The City of Dorval lost a lengthy legal fight to prevent the youth protection agency from changing the vocation of its Dorval centre, when the Supreme Court of Canada yesterday refused to hear the city's appeal aimed at blocking the agency's plans.
The city had refused to issue a building permit to Batshaw, armed with a petition containing close to 4,000 signatures from residents opposed to the agency's plans to build high-security units on its property.
Not in city core: Dorval mayor
The existing youth rehabilitation centre is in a residential neighbourhood, and many residents are angry Batshaw will be allowed to proceed.
"The facility for really hardened juveniles, I would say....they shouldn't have that here," said Karin Schoriese, who lives right across the street from the centre.
"We don't want a detention centre of that type of closed unit in our centre core of Dorval," said Dorval Mayor Edgar Rouleau.
No dangerous criminals, agency says
A spokeswoman for Batshaw said Dorval residents need not worry, as dangerous criminals will not be housed in the locked units.
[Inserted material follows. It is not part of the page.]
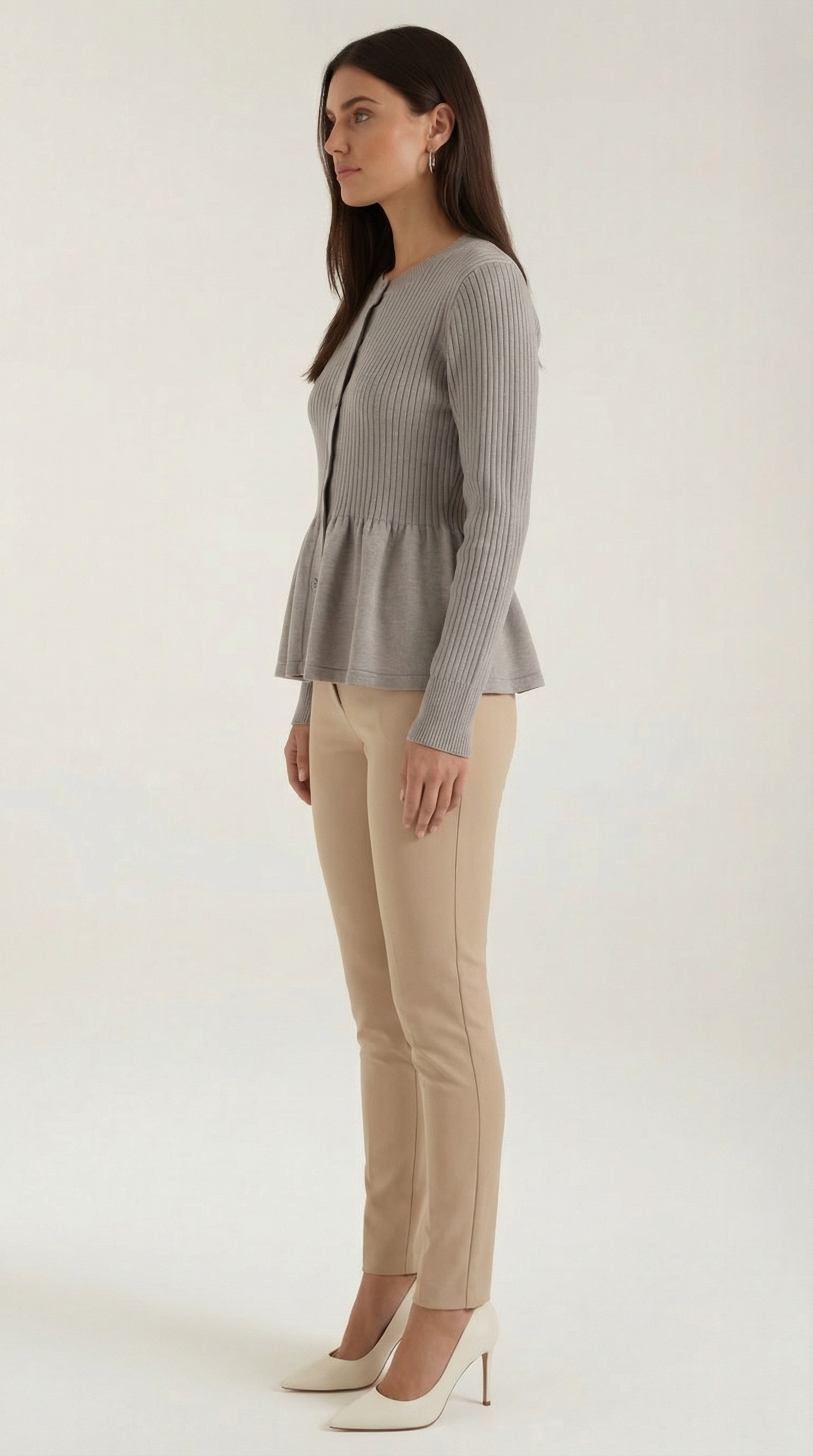 Aurazio Cardigan con Bottoni a Peplo da Donna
"Most of the youths who are in this closed unit are [there] under the Youth Protection Act," said Pascale Berardino, the coordinator of Batshaw's legal office. "They are not young offenders, per se."
Those teenagers are now being housed at Batshaw's Prévost campus, which began as the Shawbridge reform school for boys more than a century ago.
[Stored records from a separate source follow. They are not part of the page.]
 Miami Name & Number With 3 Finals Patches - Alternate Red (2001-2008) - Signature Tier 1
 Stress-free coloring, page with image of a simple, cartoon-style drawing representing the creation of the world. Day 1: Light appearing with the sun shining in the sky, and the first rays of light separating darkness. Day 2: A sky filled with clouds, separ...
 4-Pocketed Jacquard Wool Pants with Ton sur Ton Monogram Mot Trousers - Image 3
"They are in buildings that are very old," said Berardino.
"They need to be close to their family and in modern facilities, so that we can have our programs being more effective," she said.
Batshaw's expansion project, estimated to cost $30 million when it was proposed nearly five years ago, includes building a brand-new residential centre in Beaconsfield on its Elm Avenue property, which now houses the non-profit Portage substance abuse rehabilitation program for anglophone teens.